The Journaling logs will be written first, and the data will not be written directly to the hard disk, but to the memory. However, Journaling logs consume memory, so they can be closed on the primary library and started on the secondary library. A solid state drive can be used separately for Journaling logs

At insert time, drivers can ensure Journaling is inserted before feedback, but this can be very performance critical.

5. Log

Logpath specifies the log storage address - VVVVV (the more v, the more detailed output) db.runCommand({logrotare:1}) Enables rolling logsCopy the code

6. Database monitoring commands

(1) serverStatus

  • GlobalLock represents the total time the server spends writing locks

  • Mem shows how to use memory

  • Bits indicates the bit length of the machine

  • Resident Indicates the occupied physical memory

  • Virtual indicates the virtual memory used

(2) the top

(3) the db. CurrentOp ()

7.mongostat

Dynamically display mongodb active data

8. Web console

Occupy the port 1000 up from the current mongodb listening port

9. Backup and restoration

Mongodump (1)

Export the database contents into BSON files, which MongoRestore can read and restore

(2) mongorestore

Restore the exported BSON file to the database

(3) Back up original data files

Db. RunCommand ({fsync:1,lock:true})

Db. $cmd.sys.unlock. FindOne () requests the unlocking operation, but the database is not unlocked immediately. Db.currentop () is used for authentication.

10. Compaction and repair

(1) Repair

RepairDatabase. RunCommand ({repairDatabase:1}) repaira single database repair involves reading and rewriting all data files and rebuilding indexes based on the Jourling file

(2) press

Db.spreadsheets.reindex () // reIndex db.runcommand ({compact:”spreadsheets”}) rewrites the data file and rebuilds the entire index of the collection. If you need to stop or run on a secondary library, add the force parameter to ensure that a write lock is added if you need to run on a primary library.

11. Performance tuning

(1) Monitor disk status

Iostat (2) checks indexes and queries for improved performance

In general, scan as few documents as possible.

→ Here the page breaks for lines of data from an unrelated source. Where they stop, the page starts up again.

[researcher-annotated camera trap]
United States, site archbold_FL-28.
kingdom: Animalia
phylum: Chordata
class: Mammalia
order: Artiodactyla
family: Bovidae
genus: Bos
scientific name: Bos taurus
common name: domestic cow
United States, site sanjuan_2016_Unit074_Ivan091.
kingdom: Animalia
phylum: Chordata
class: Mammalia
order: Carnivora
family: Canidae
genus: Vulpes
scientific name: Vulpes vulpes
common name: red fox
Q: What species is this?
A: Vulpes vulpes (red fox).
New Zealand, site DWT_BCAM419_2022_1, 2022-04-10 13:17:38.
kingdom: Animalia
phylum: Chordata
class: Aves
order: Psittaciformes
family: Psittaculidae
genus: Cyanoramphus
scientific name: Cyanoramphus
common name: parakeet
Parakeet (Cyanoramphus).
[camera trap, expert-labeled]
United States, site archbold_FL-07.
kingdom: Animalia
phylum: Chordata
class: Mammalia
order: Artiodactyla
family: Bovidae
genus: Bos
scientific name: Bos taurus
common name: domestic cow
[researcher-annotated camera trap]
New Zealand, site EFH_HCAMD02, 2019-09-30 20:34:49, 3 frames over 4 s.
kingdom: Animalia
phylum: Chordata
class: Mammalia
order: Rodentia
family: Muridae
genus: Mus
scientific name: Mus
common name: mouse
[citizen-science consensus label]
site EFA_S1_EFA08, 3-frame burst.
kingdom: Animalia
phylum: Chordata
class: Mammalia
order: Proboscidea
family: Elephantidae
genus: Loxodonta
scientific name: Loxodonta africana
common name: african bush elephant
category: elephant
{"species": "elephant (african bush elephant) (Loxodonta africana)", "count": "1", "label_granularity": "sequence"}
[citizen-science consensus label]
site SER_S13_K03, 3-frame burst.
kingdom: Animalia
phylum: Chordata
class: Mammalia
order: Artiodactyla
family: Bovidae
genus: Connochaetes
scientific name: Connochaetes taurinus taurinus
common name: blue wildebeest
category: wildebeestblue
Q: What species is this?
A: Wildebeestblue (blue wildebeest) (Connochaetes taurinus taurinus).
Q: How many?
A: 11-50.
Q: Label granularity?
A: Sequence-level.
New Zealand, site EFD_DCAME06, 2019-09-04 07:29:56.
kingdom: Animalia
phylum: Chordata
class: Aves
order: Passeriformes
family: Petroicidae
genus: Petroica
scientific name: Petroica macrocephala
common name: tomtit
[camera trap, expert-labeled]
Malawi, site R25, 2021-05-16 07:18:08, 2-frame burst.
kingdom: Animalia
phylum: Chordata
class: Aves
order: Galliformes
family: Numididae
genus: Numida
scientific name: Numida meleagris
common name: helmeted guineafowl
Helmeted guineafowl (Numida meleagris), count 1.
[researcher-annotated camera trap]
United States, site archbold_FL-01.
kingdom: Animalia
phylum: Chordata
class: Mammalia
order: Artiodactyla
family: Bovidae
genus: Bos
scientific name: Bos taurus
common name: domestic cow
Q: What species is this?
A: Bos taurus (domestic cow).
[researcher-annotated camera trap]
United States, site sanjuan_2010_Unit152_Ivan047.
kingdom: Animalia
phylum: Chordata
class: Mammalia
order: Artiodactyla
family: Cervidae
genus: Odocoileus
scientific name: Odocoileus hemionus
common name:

Ensure that there are no redundant indexes. Redundant indexes occupy disk space, consume more memory, and require more work for each write

(3) Add memory

Db.stats () // Check whether the size of the database is dataSize or indexSize. If the sum of the two values is greater than memory, performance will be affected.

StorageSize Data is more than twice the size of the dataSize data. If the storageSize data is more than twice the size of the dataSize data, disk fragmentation affects the performance and requires compression.